#### [Exercise prompt]
How many lines in the records below contain the string "camera", with case counting toward a match? Reply with the number only.

++++ Data rows ++++

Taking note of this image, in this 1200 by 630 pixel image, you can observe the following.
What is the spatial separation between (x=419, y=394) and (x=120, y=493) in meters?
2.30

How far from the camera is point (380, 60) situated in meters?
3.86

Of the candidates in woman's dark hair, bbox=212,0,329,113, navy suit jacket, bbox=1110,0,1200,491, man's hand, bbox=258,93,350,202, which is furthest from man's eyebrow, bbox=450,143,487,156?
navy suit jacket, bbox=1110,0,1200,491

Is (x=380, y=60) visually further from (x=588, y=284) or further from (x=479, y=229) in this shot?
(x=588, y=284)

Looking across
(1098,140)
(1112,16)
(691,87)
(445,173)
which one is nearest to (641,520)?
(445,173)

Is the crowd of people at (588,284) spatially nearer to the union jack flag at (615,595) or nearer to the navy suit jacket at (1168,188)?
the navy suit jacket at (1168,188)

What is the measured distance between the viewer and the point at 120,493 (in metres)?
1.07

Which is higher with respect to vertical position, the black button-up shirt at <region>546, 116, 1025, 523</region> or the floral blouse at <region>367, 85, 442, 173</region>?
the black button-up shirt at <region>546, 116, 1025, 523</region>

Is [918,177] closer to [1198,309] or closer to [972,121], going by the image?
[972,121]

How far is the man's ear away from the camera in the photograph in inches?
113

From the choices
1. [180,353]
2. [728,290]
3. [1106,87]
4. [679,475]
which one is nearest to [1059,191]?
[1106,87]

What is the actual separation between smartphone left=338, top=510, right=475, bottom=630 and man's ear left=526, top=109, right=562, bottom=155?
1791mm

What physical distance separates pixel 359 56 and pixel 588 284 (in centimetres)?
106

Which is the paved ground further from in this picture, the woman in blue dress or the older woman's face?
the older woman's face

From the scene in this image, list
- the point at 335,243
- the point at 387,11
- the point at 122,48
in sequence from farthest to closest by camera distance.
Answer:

++++
++++ Data rows ++++

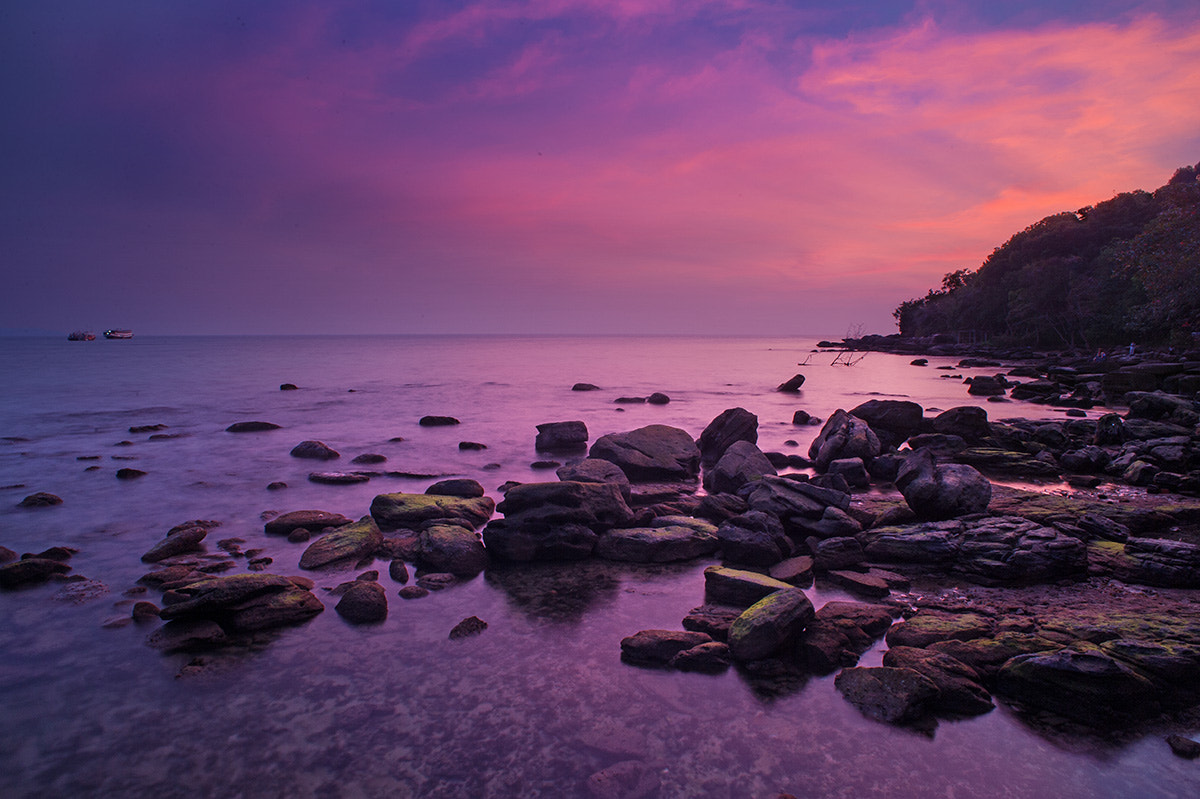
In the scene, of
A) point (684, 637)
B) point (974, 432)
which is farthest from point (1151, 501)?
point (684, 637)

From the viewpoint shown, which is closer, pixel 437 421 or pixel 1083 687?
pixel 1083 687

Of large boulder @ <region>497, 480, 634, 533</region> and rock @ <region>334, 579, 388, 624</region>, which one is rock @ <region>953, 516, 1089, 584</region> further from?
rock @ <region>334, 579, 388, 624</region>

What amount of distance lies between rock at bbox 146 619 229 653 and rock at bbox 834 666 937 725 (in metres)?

++++

#### [Completed task]
3